About Iceberg Topics

The Apache Iceberg integration for Redpanda allows you to store topic data in the cloud in the Iceberg open table format. This makes your streaming data immediately available in downstream analytical systems, including data warehouses like Snowflake, Databricks, ClickHouse, and Redshift, without setting up and maintaining additional ETL pipelines. You can also integrate your data directly into commonly-used big data processing frameworks, such as Apache Spark and Flink, standardizing and simplifying the consumption of streams as tables in a wide variety of data analytics pipelines.

Redpanda supports version 2 of the Iceberg table format.

Iceberg concepts

Apache Iceberg is an open source format specification for defining structured tables in a data lake. The table format lets you quickly and easily manage, query, and process huge amounts of structured and unstructured data. This is similar to the way you would manage and run SQL queries against relational data in a database or data warehouse. The open format lets you use many different languages, tools, and applications to process the same data in a consistent way, so you can avoid vendor lock-in. This data management system is also known as a data lakehouse.

In the Iceberg specification, tables consist of the following layers:

  • Data layer: Stores the data in data files. The Iceberg integration currently supports the Parquet file format. Parquet files are column-based and suitable for analytical workloads at scale. They come with compression capabilities that optimize files for object storage.

  • Metadata layer: Stores table metadata separately from data files. The metadata layer allows multiple writers to stage metadata changes and apply updates atomically. It also supports database snapshots, and time travel queries that query the database at a previous point in time.

    • Manifest files: Track data files and contain metadata about these files, such as record count, partition membership, and file paths.
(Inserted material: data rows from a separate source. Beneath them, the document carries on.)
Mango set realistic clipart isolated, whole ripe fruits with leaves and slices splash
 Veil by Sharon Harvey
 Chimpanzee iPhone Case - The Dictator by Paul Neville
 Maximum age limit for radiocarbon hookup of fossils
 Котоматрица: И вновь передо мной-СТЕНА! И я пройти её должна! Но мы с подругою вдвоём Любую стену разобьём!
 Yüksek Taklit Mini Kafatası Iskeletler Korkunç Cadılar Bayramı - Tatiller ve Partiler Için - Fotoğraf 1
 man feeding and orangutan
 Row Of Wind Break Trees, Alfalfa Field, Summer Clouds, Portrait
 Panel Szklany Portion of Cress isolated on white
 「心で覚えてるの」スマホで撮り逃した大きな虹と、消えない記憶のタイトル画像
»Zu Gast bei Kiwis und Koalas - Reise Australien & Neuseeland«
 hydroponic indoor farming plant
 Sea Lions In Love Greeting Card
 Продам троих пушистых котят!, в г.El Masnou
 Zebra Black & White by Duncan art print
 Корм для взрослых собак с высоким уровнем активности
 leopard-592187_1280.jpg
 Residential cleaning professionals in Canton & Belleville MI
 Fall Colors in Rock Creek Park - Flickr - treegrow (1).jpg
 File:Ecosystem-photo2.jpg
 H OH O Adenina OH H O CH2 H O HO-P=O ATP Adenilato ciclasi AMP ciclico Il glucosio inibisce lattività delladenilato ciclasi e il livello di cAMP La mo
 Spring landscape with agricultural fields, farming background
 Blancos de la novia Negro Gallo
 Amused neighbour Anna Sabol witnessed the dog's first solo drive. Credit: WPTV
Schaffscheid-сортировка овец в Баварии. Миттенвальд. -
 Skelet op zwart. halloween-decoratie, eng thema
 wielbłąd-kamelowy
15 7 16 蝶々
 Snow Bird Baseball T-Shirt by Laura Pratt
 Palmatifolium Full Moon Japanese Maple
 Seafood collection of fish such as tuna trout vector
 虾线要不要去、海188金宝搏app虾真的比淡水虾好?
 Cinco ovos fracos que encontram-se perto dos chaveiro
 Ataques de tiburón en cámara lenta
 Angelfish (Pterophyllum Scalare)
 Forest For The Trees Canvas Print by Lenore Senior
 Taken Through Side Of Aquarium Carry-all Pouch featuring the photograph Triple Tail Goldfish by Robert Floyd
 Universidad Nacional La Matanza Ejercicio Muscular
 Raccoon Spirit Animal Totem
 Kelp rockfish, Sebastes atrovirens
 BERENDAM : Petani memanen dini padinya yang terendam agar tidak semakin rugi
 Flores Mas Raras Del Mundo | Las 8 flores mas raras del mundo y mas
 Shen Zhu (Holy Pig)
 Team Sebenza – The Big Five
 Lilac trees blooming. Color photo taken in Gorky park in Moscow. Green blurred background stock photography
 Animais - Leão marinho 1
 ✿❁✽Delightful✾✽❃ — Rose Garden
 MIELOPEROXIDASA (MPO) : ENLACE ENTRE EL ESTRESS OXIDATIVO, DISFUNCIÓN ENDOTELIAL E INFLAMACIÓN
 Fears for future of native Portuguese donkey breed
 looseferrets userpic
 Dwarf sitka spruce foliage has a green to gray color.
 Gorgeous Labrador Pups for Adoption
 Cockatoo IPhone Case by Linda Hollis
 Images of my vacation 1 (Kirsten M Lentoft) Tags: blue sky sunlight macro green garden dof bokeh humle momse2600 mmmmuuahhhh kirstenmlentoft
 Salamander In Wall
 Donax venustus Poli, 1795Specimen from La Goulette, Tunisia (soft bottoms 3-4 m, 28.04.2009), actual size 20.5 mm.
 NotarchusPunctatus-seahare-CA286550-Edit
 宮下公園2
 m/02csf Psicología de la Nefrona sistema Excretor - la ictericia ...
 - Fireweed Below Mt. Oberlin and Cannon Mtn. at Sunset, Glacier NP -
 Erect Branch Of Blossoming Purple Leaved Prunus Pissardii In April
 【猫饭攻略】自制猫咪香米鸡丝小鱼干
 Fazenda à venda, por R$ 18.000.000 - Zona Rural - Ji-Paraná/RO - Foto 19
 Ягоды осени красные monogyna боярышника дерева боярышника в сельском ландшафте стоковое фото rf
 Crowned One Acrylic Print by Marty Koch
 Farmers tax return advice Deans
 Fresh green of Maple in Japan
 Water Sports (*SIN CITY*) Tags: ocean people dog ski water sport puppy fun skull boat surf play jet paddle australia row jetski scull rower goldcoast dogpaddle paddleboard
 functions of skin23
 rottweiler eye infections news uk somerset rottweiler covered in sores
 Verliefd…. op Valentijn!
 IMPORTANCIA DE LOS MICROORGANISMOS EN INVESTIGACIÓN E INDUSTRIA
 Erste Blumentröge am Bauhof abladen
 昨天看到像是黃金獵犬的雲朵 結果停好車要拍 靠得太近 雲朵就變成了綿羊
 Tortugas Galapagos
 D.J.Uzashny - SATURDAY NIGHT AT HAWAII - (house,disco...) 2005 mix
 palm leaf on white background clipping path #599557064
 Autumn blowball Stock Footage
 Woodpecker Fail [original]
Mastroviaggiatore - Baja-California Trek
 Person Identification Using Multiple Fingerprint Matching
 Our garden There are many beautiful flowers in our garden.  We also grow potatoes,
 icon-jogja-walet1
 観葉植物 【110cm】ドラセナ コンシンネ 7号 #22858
    • Manifest list: Tracks all the manifest files belonging to a table, including file paths and upper and lower bounds for partition fields.

    • Metadata file: Stores metadata about the table, including its schema, partition information, and snapshots. Whenever a change is made to the table, a new metadata file is created and becomes the latest version of the metadata in the catalog.

    For Iceberg-enabled topics, the manifest files are in JSON format.

  • Catalog: Contains the current metadata pointer for the table. Clients reading and writing data to the table see the same version of the current state of the table. The Iceberg integration supports two catalog integration types. You can configure Redpanda to catalog files stored in the same object storage bucket or container where the Iceberg data files are located, or you can configure Redpanda to use an Iceberg REST catalog endpoint to update an externally-managed catalog when there are changes to the Iceberg data and metadata.

Redpanda’s Iceberg integration

When you enable the Iceberg integration for a Redpanda topic, Redpanda brokers store streaming data in the Iceberg-compatible format in Parquet files in object storage, in addition to the log segments uploaded using Tiered Storage. Storing the streaming data in Iceberg tables in the cloud allows you to derive real-time insights through many compatible data lakehouse, data engineering, and business intelligence tools.

Prerequisites

To enable Iceberg for Redpanda topics, you must have the following:

  • A running BYOC or BYOVPC cluster on Redpanda version 25.1 or later. The Iceberg integration is supported only for BYOC and BYOVPC, and the cluster properties to configure Iceberg are available with v25.1.

  • rpk: See Install or Update rpk.

  • Familiarity with the Redpanda Cloud API. You must authenticate to the Cloud API and use the Control Plane API to update your cluster configuration.

Limitations

  • It is not possible to append topic data to an existing Iceberg table that is not created by Redpanda.

  • If you enable the Iceberg integration on an existing Redpanda topic, Redpanda does not backfill the generated Iceberg table with topic data.

  • JSON schemas are supported starting with Redpanda version 25.2.

Enable Iceberg integration

To create an Iceberg table for a Redpanda topic, you must set the cluster configuration property iceberg_enabled to true, and also configure the topic property redpanda.iceberg.mode. You can choose to provide a schema if you need the Iceberg table to be structured with defined columns.

  1. Set the iceberg_enabled configuration option on your cluster to true.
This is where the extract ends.